To grow and prosper we need to develop lasting and mutually beneficial relationships with customers, investors and business partners. To gain their trust we need to be transparent and honest in our communication. We also need to adopt the most effective and appropriate channels of communication. In the case of customer transactions, there is an extremely diverse range of touch points that has been enabled by technology today in addition to the traditional brick and mortar branches – internet, mobile, ATMs, CDMs, IVR, and self-service kiosks. Many regions of the Kingdom are underserved but when expanding our reach we have to select the most cost-effective channels.

Broadening product and market portfolio

  • Evaluating changing customer needs
  • Identifying and concentrating on more profitable product segments
  • Balancing the needs of different market segments
  • Focus on more profitable types of customers
  • Streamlining the product development process
  • Transitioning from commoditised to innovative and differentiated products
  • Promoting sales orientation
  • Focus on effective sales strategies such cross selling and joint calling
  • Brand strategy to support overall strategy
  • Developing market fact base

Today markets are evolving with dizzying rapidity – customers are becoming more and more exposed to modern trends. The population, especially the younger generation, is becoming increasingly technology savvy. Women are increasing their presence in the market.

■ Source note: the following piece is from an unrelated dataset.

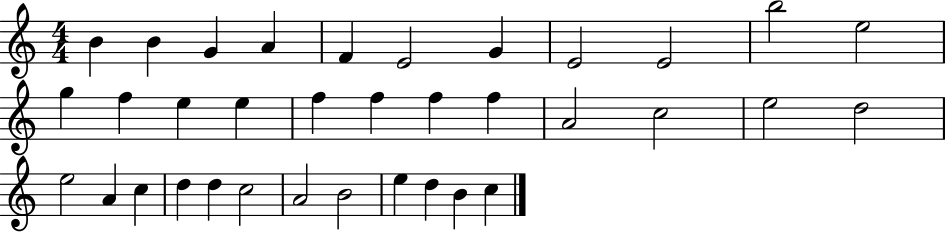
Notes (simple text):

B4/q B4/q G4/q A4/q F4/q E4/h G4/q E4/h E4/h B5/h E5/h G5/q F5/q E5/q E5/q F5/q F5/q F5/q F5/q A4/h C5/h E5/h D5/h E5/h A4/q C5/q D5/q D5/q C5/h A4/h B4/h E5/q D5/q B4/q C5/q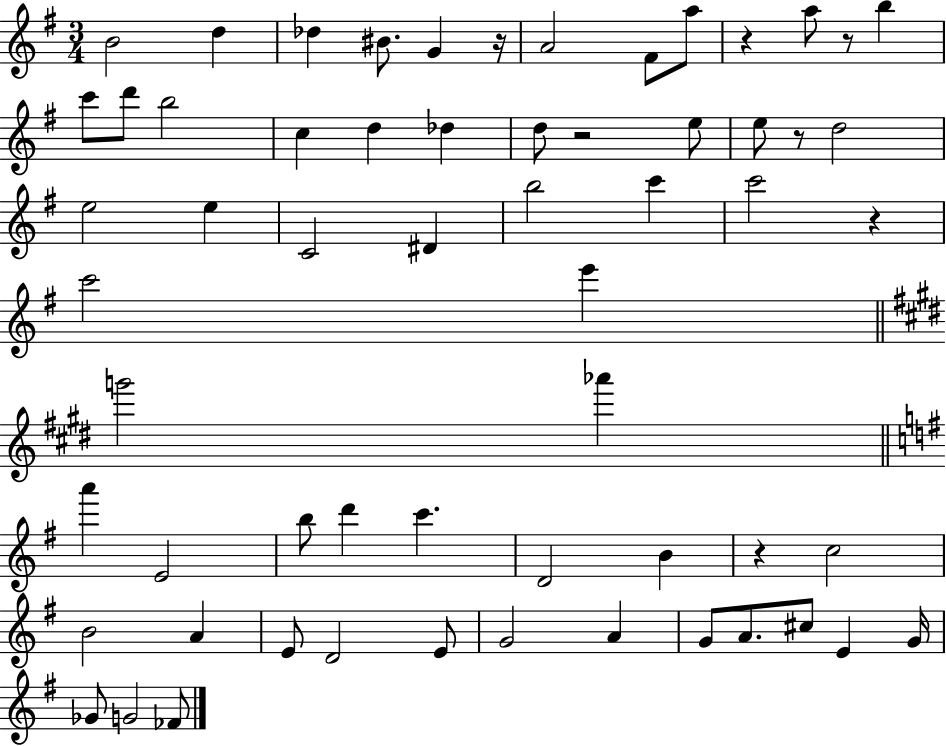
B4/h D5/q Db5/q BIS4/e. G4/q R/s A4/h F#4/e A5/e R/q A5/e R/e B5/q C6/e D6/e B5/h C5/q D5/q Db5/q D5/e R/h E5/e E5/e R/e D5/h E5/h E5/q C4/h D#4/q B5/h C6/q C6/h R/q C6/h E6/q G6/h Ab6/q A6/q E4/h B5/e D6/q C6/q. D4/h B4/q R/q C5/h B4/h A4/q E4/e D4/h E4/e G4/h A4/q G4/e A4/e. C#5/e E4/q G4/s Gb4/e G4/h FES4/e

The new products and services that are being introduced are increasingly digital in character; this applies to both the personal banking and the corporate banking segment. There are also very lucrative opportunities in market niches such as affluent banking.

Building people skills

  • Aligning the HR strategy with the corporate strategy
  • Motivation and retention
  • Health and safety of employees
  • Training and skills development in key aspects
  • Engagement with staff
  • Employee satisfaction through rewards and recognition

Development of our staff is a continuous ongoing process. Employees have to be trained to keep up with the changing technology and cater to the evolving customer needs. Similarly, in the process of recruitment we have to hone our processes to select the best available people and place them in the most appropriate positions.

We are committed to increasing Saudization and increasing the percentage of women employees. We do our utmost to help our female staff balance their career growth and their family responsibilities. In our relationships with our staff we are very conscious of human rights considerations as well as health and safety issues.

Serving the society and the environment

  • Identifying issues to address in terms of likely impact
  • Addressing impact through the value chain
  • Incorporating ESG considerations in strategies and operations

We do not concentrate completely on the bottom line, but as a responsible corporate seek to fulfil our social responsibilities. We minimise the environmental footprint in our own activities. We have also implemented an Environmental Management System (EMS), which caters to the ISO 14001 standard.

We also carry out a large number of social programmes with educational, health and charity objectives.

In addition all the strategies may address contributing to the goals of Vision 2030.